Giggs Hill Green is a triangular park in Thames Ditton bordered on one side by the Portsmouth Road which has, since 1833, contained as a major part of it, the village's cricket green.

Previously part of the waste (unproductive land) with a high subsoil of clay, gravel and flint belonging to the manor of Kingston, the 8 acre of Giggs Hill Green were purchased in 1901 for £250 by Esher and Dittons Urban District Council.

Giggs Hill Green (Panoramic view)

==Etymology==
The mystery of Giggs Hill Green is that there is no hill. The Green has had several different spellings over the centuries. In the 15th and 16th centuries, it was known as 'Le Gighill', 'Gyghyll', the 'lane called Gyghill' and 'Giggehill'. In Middle English, 'gigge' means a whirling thing, so perhaps a maypole was implied.

==Highwaymen==

Horace Walpole, resident in Twickenham, wrote of the dangers of the Portsmouth Road in 1784:

But here is a worse calamity; one is never safe by day or night: Mrs Walsingham, who has bought your brother's late house at Ditton, was robbed a few days ago in the high road, within a mile of home, at seven in the evening.

By 'Mrs Walsingham', Walpole was referring to the mother of Hon. Charlotte Boyle Walsingham who constructed her mansion farmhouse, Boyle Farm, which has been turned into The Home of Compassion at the far end of the village centre by the Thames.

Portsmouth Road and the surrounding commons were notoriously dangerous. There was the serious risk of both footpads (i.e. unmounted robbers) and highwaymen. Tom Waters, Jerry Abershawe, Evan Evans, William Hawke and Thomas Banks were all hanged in the 17th/18th centuries for banditry on the Portsmouth Road.

==History of cricket on the green==
William IV was on the throne when the first recorded cricket match took place on Giggs Hill Green. The year was 1833, and a Ditton side played against the gentleman of Richmond and Brentford. The result was never recorded nor the names of the players who took part, but the beer was only two pence a pint. At this time the club operated from the local inn, 'The Angel', which still overlooks the Green.

The club prospered and by 1877 began to look to travel further afield in search of opponents. A coach and horses was hired to take a team to play Englefield Green with an entertainer on board for the journey. Cash was in short supply, one match was brought to an abrupt end when the ball was hit under the front of a passing steamroller.

Having had his window broken by the ball, the owner of Dorset Lodge, which also overlooks the Green, offered the Club one pound for every ball hit there from that moment on.

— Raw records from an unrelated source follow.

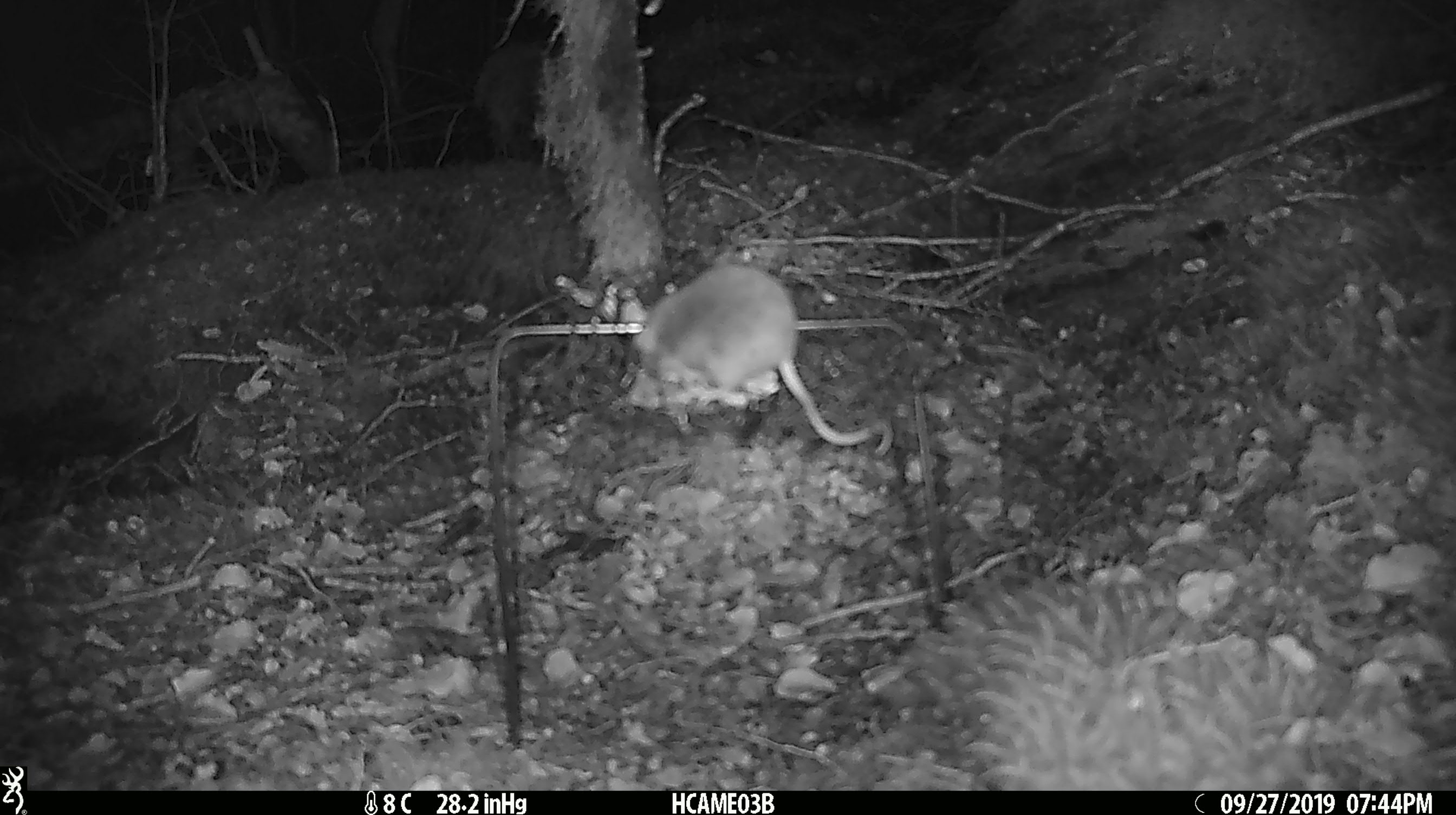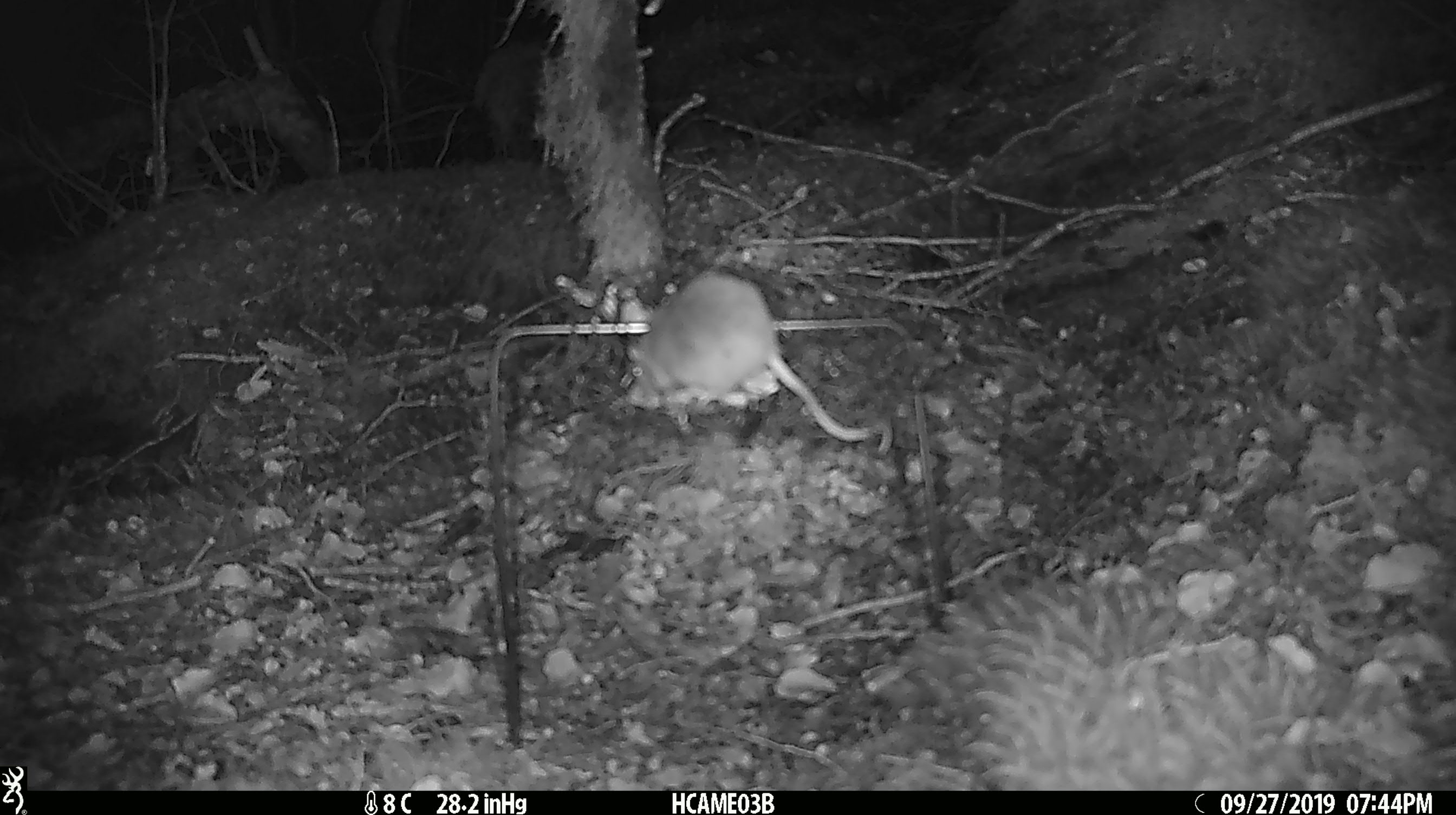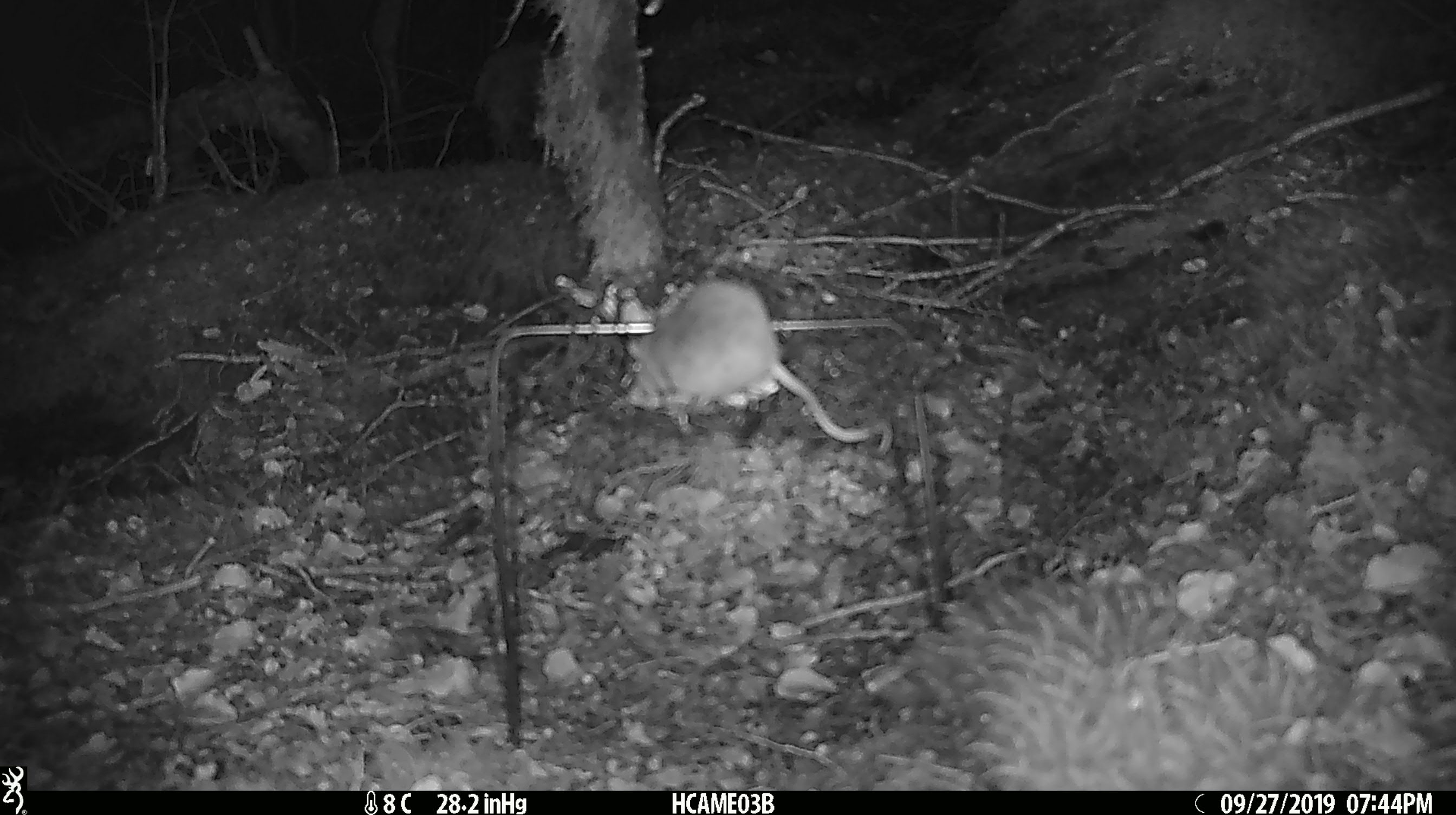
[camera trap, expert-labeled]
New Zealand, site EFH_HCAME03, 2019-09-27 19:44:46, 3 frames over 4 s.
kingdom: Animalia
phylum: Chordata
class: Mammalia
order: Rodentia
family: Muridae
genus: Mus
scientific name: Mus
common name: mouse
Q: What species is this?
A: Mouse (Mus).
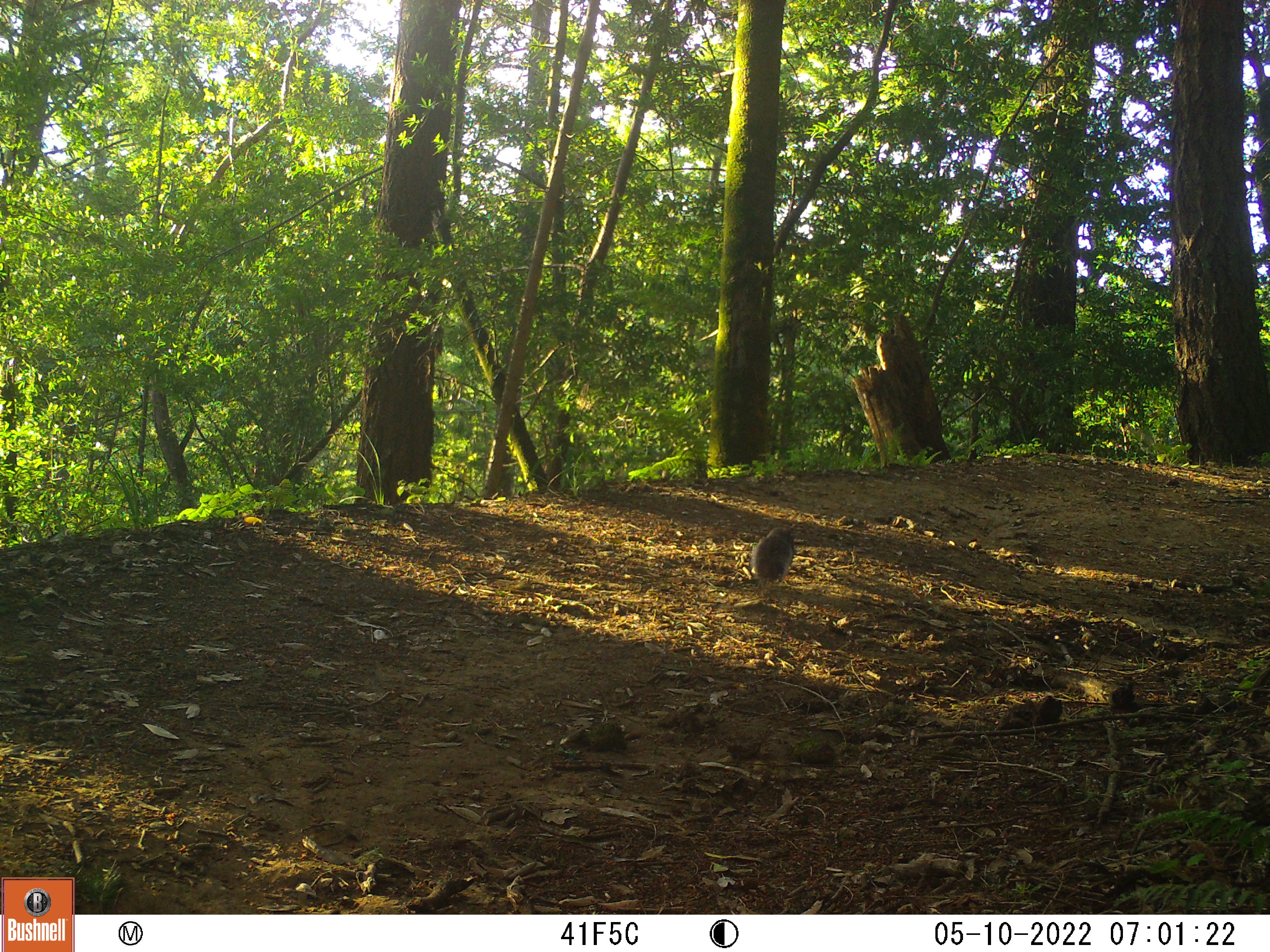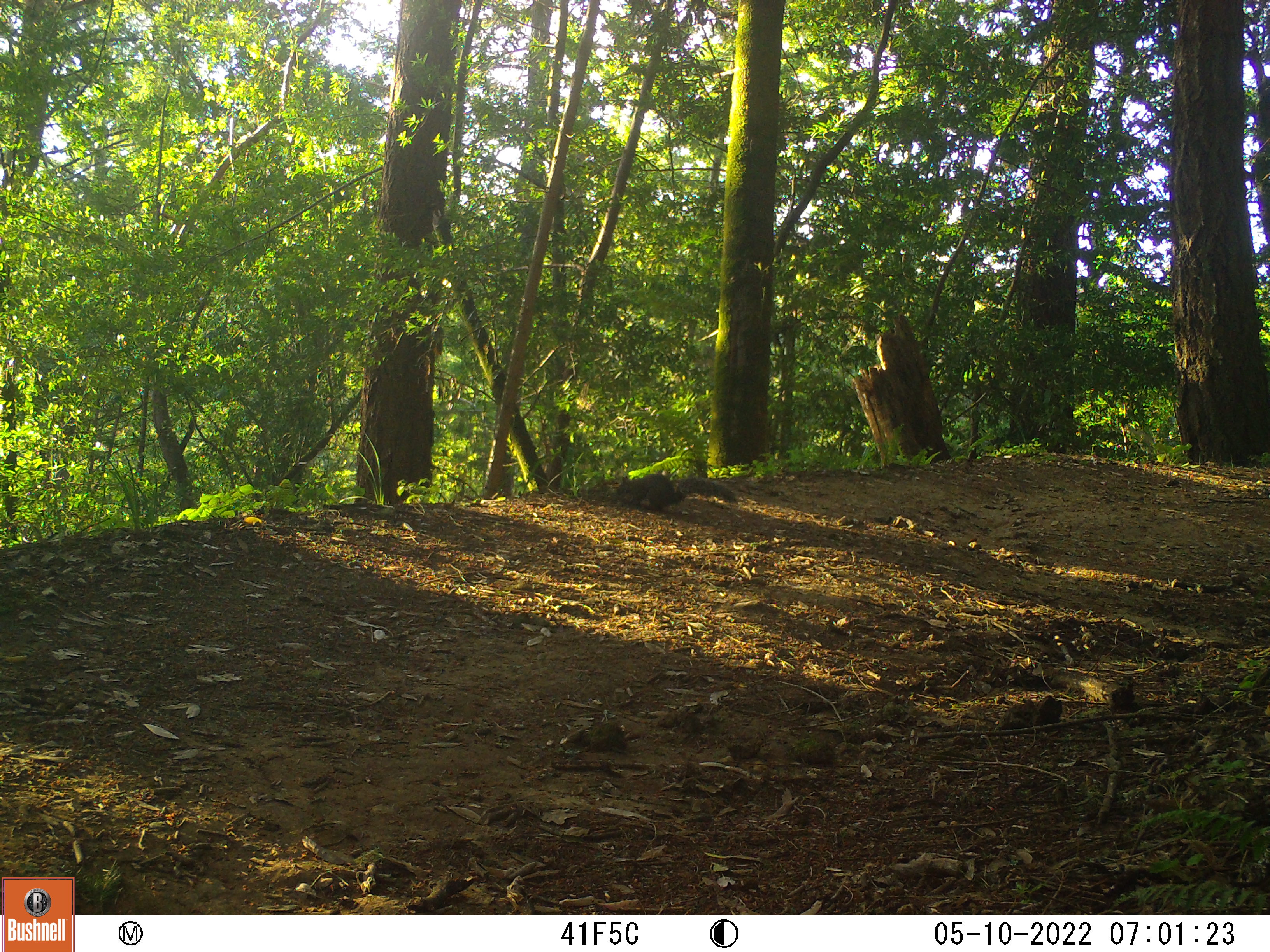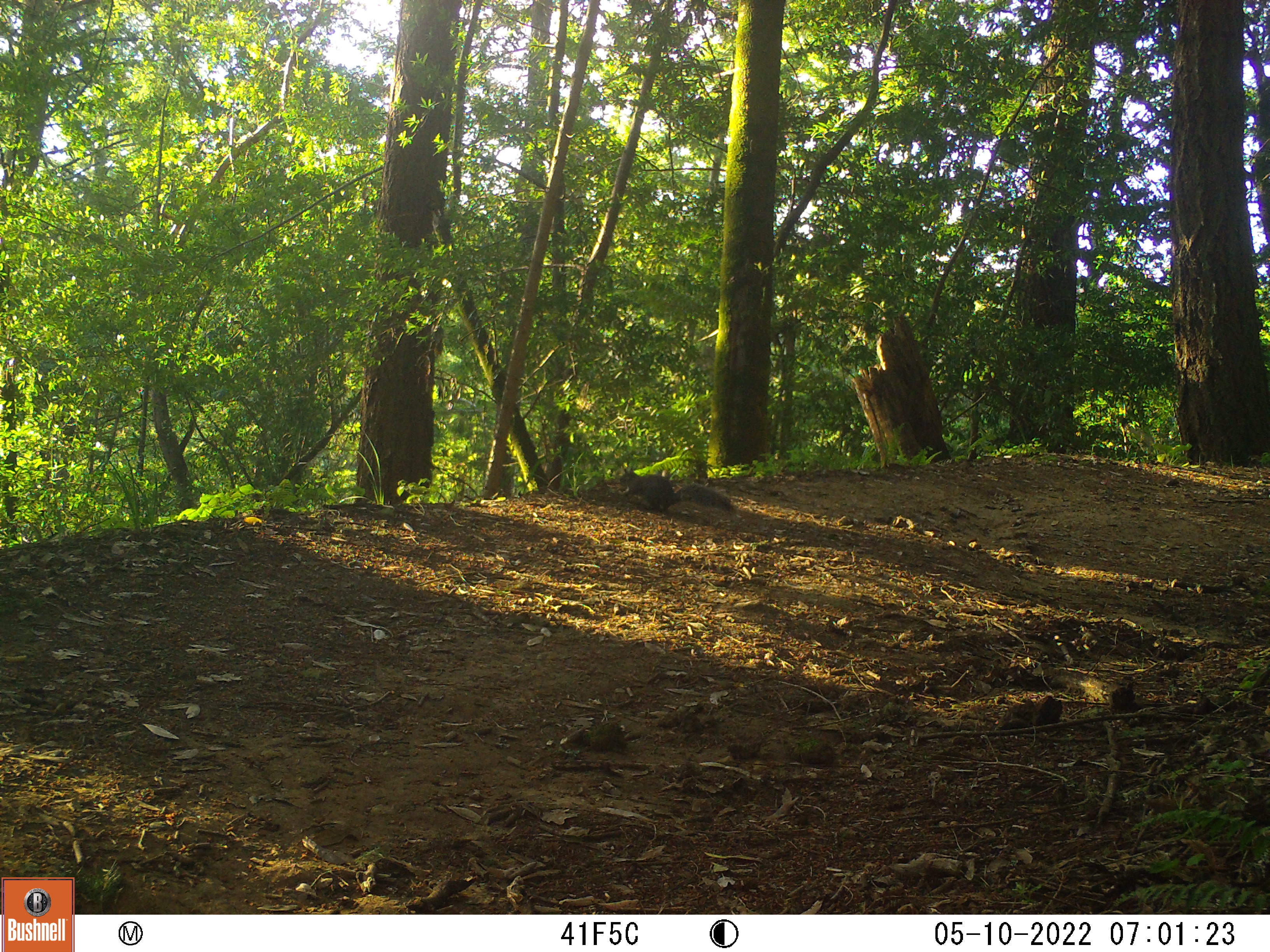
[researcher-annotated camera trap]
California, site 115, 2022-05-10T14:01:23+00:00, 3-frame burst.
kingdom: Animalia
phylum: Chordata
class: Mammalia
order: Rodentia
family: Sciuridae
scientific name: Sciuridae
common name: squirrel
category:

Between 1879 and 1920 a number of Surrey and England players learnt their cricket on the Green. A week of matches never failed to attract the attention of the village. Despite the limited changing facilities at 'The Angel', the club prospered, with a team of principally local players. Many of the Surrey County players have held a benefit match on the green against the local side. Two local roads are named after Thames Ditton, Surrey and England cricketers: Maurice Read and Tom Hayward.

The club was one of the few to carry on during the war, helped by the continuity; and was soon going strongly again in 1946. In more recent times, with the generous help of the Milk Marketing Board a new pavilion was built in 1977, rebuilt in 2004 and the club has gone from strength to strength.

===Cricket clubs===

On its cricket green four teams play every Saturday in the Surrey County Leagues and two on Sunday. A cricket week is still held every year and for the last two years the club has toured the West Country.

On Sunday mornings the Colts from 9 to 16 years of age play matches against neighbouring clubs.